According to recent epidemiological data in Japan,
stroke affects roughly 5.3 males and 3.9 females per 1000 person-years and is the third leading cause of mortality. At present, management strategies for
secondary prevention of
stroke include aggressive treatment of cardiovascular risk factors (i.e.,
hypertension, smoking cessation, etc.).
Antiplatelet drugs in Japan, namely
aspirin and
cilostazol, are utilized regularly for the prevention of secondary
stroke. While
aspirin is beneficial for a wide range of cardiovascular endpoints, including total and
ischemic strokes, it is also associated with significantly increased risks for hemorrhagic
infarction.
Cilostazol, by contrast, has been shown to significantly reduce the risk of recurrent
strokes without affecting the occurrence of
intracranial hemorrhage.

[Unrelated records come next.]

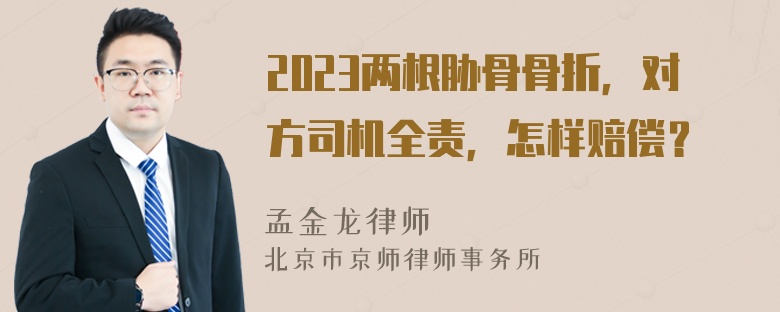 2023两根肋骨骨折，对方司机全责，怎样赔偿？

孟金龙律师
北京市京师律师事务所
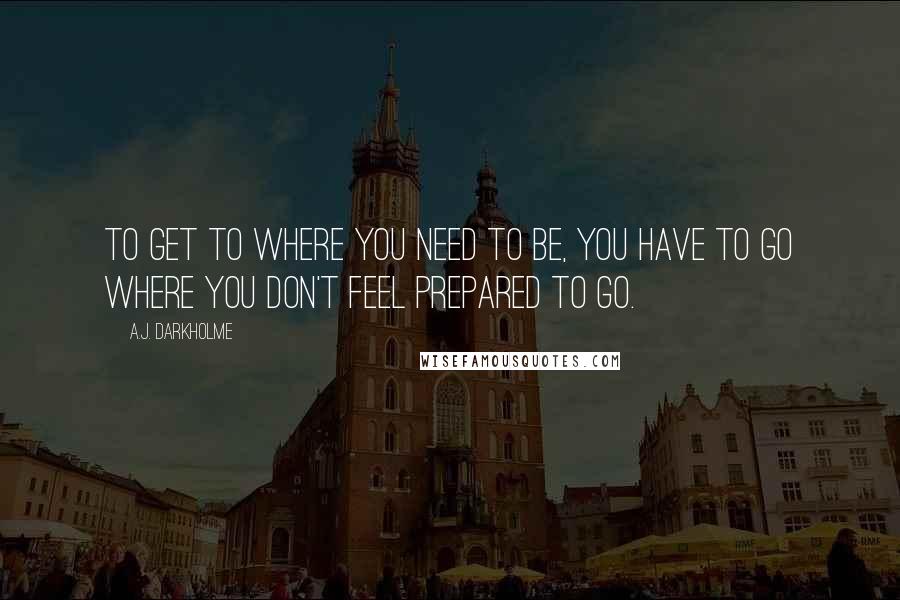 TO GET TO WHERE YOU NEED TO BE, YOU HAVE TO GO WHERE YOU DON'T FEEL PREPARED TO GO.

A.J. DARKHOLME

WISEFAMOUSQUOTES.COM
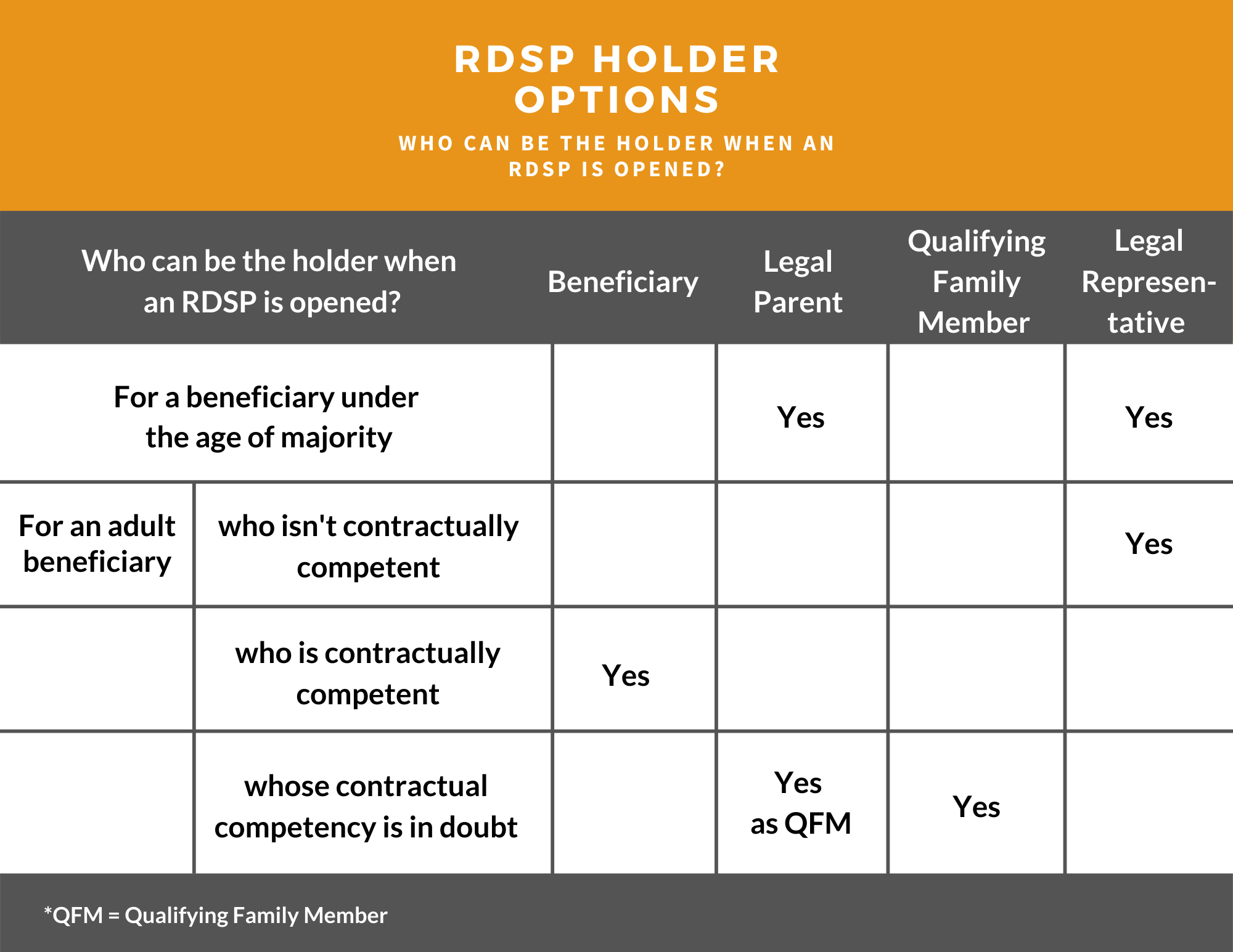 RDSP HOLDER OPTIONS

WHO CAN BE THE HOLDER WHEN AN RDSP IS OPENED?

| Who can be the holder when an RDSP is opened? | | Beneficiary | Legal Parent | Qualifying Family Member | Legal Representative |
|---|---|---|---|---|---|
| For a beneficiary under the age of majority | | | Yes | | Yes |
| For an adult beneficiary | who isn't contractually competent | | | | Yes |
| | who is contractually competent | Yes | | | |
| | whose contractual competency is in doubt | | Yes as QFM | Yes | |

*QFM = Qualifying Family Member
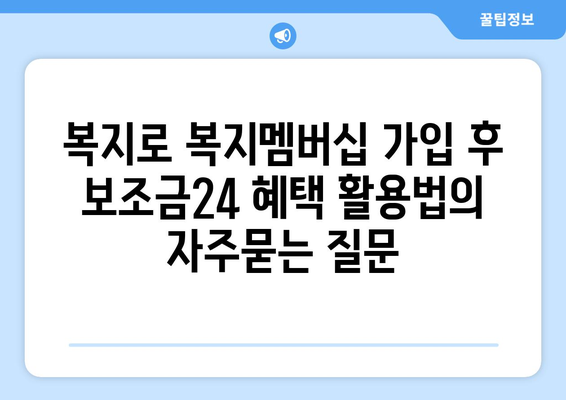 꿀팁정보

복지로 복지멤버십 가입 후 보조금24 혜택 활용법의 자주묻는 질문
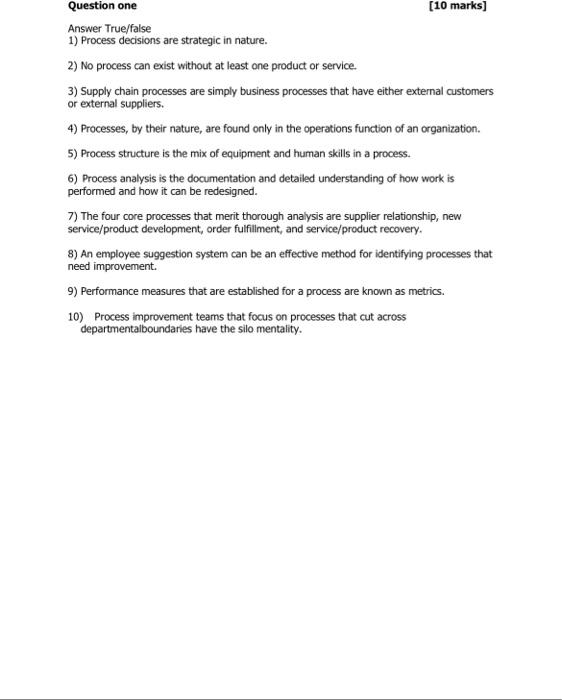 Question one [10 marks]

Answer True/false
1) Process decisions are strategic in nature.

2) No process can exist without at least one product or service.

3) Supply chain processes are simply business processes that have either external customers or external suppliers.

4) Processes, by their nature, are found only in the operations function of an organization.

5) Process structure is the mix of equipment and human skills in a process.

6) Process analysis is the documentation and detailed understanding of how work is performed and how it can be redesigned.

7) The four core processes that merit thorough analysis are supplier relationship, new service/product development, order fulfillment, and service/product recovery.

8) An employee suggestion system can be an effective method for identifying processes that need improvement.

9) Performance measures that are established for a process are known as metrics.

10) Process improvement teams that focus on processes that cut across departmentalboundaries have the silo mentality.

In the
Cilostazol Stroke Prevention Study, a randomized double-blind, placebo-controlled trial involving more than 1000 Japanese patients,
cilostazol was found to reduce the risk of secondary
stroke by 41.7% compared with placebo, a statistically significant reduction (P = 0.015). The greatest risk reduction (43.4% in
cilostazol versus placebo, P = 0.0373) was found in patients who initially had a
lacunar infarction, suggesting that
cilostazol has a specific effect against small-vessel disease. In addition,
cilostazol achieved significant risk reductions on a number of combined endpoints (e.g.,
cerebral infarction,
intracranial hemorrhage,
myocardial infarction, or vascular death), and was associated with benefits in intent-to-treat analyses. These findings indicate that
cilostazol may have a role as a vascular
neuroprotectant, but the clinical implications are limited by the fact that patients were randomized to placebo instead of
aspirin, which is the standard of care.